Card Flipper: You walk into a room, and see a row of n cards. Each one has a num
ID: 3832211 • Letter: C
Question
Card Flipper: You walk into a room, and see a row of n cards. Each one has a number xi written on it, where i ranges from 1 to n. However, initially all the cards are face down. Your goal is to find a local minimum: that is, a card i whose number is less than or equal to those of its neighbors, xi-1 >= xi <= xi+1. The first and last cards can also be local minima, and they only have one neighbor to compare to. There can be many local minima, but you are only responsible for finding one of them.
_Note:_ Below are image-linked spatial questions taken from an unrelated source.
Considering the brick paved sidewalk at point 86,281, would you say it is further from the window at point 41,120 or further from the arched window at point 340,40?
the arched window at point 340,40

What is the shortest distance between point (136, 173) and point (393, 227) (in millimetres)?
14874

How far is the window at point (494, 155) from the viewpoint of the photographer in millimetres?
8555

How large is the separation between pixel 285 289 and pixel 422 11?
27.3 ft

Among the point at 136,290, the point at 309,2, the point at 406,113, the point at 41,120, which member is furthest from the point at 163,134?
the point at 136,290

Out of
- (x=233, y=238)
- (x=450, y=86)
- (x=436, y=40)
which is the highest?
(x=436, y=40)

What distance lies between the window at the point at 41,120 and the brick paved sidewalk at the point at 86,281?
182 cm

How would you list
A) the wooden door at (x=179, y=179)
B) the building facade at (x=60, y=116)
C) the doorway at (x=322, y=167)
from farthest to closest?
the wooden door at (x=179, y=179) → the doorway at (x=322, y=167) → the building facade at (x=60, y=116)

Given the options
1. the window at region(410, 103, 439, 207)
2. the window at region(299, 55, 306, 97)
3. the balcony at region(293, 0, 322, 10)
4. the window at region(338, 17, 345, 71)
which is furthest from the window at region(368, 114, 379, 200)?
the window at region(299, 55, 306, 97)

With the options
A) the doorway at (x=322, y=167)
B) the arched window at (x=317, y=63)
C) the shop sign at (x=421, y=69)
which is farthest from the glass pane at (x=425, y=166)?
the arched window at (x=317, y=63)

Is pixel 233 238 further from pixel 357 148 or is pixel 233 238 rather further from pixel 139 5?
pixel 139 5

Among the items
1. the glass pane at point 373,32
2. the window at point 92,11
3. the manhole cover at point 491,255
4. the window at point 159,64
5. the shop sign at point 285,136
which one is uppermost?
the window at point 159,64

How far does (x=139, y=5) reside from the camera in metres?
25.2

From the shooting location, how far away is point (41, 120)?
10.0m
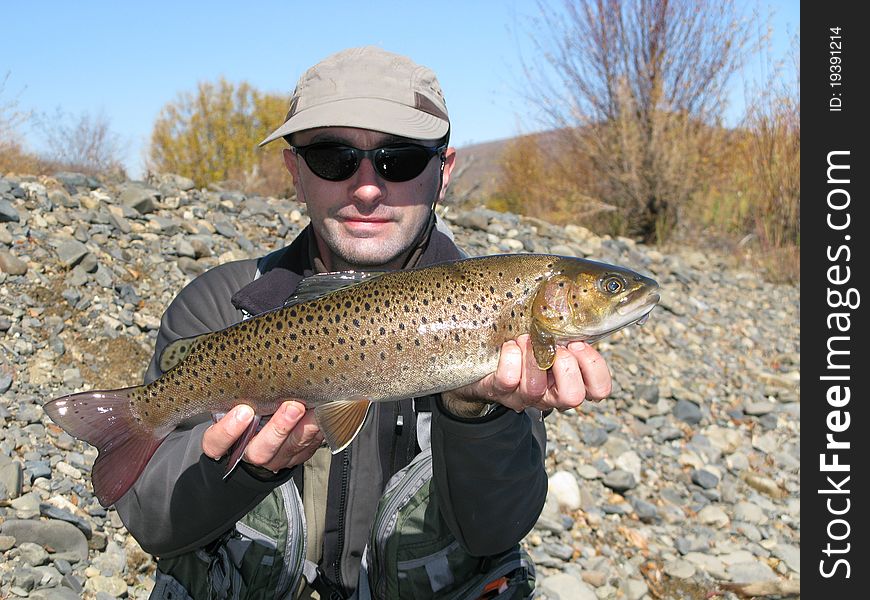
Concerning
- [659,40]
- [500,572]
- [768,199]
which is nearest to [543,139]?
[659,40]

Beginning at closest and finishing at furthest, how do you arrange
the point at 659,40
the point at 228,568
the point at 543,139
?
1. the point at 228,568
2. the point at 659,40
3. the point at 543,139

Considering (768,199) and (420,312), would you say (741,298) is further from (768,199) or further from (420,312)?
(420,312)

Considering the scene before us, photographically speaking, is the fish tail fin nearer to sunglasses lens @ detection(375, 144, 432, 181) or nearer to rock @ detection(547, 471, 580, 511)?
sunglasses lens @ detection(375, 144, 432, 181)

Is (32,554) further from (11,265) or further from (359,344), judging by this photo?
(11,265)

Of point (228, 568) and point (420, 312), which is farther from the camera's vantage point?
point (228, 568)

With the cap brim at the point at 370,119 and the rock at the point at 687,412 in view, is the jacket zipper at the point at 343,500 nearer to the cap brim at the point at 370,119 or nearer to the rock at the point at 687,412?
the cap brim at the point at 370,119

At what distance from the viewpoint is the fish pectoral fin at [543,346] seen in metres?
2.68

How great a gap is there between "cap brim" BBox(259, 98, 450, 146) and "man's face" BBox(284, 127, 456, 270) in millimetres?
83

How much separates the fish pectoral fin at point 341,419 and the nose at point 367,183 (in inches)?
39.7

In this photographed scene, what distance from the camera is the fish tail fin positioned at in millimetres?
2920

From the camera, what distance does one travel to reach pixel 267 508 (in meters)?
3.34

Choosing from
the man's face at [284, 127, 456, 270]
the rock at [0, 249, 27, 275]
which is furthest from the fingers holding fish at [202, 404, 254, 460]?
the rock at [0, 249, 27, 275]

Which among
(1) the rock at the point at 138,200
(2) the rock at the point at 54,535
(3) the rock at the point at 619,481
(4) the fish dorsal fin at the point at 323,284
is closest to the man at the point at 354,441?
(4) the fish dorsal fin at the point at 323,284

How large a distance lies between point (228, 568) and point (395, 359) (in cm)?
128
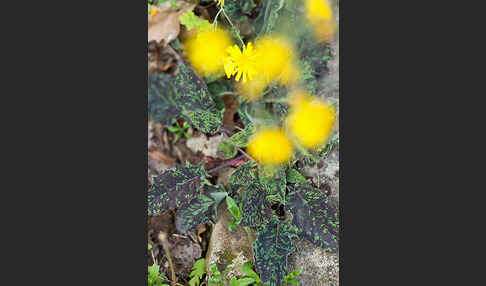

Obviously you can solve this problem by turning over all n cards, and scanning through them. However, show that you can find such a minimum by turning over only O(log n) cards.
Explanation / Answer
Binary search is solution for your question. Here, is an idea of how you can implement it in your case :
So the idea is if you know that left neighbor of the center element is < than it, then the left half must be having a local min somewhere, so we can safely Recurse there again and again. The same goes for the right half part.
Said differently, the only way that half of the data will not be having a local min is that if it is either 'monotonic' or Goes up and Back down, both of which can not happen, because we know the end points values.
Also, the runtime is clearly 'log(n)' .
Because, each step take constant time & we have to do log(n) steps only because we cut the data in half each time.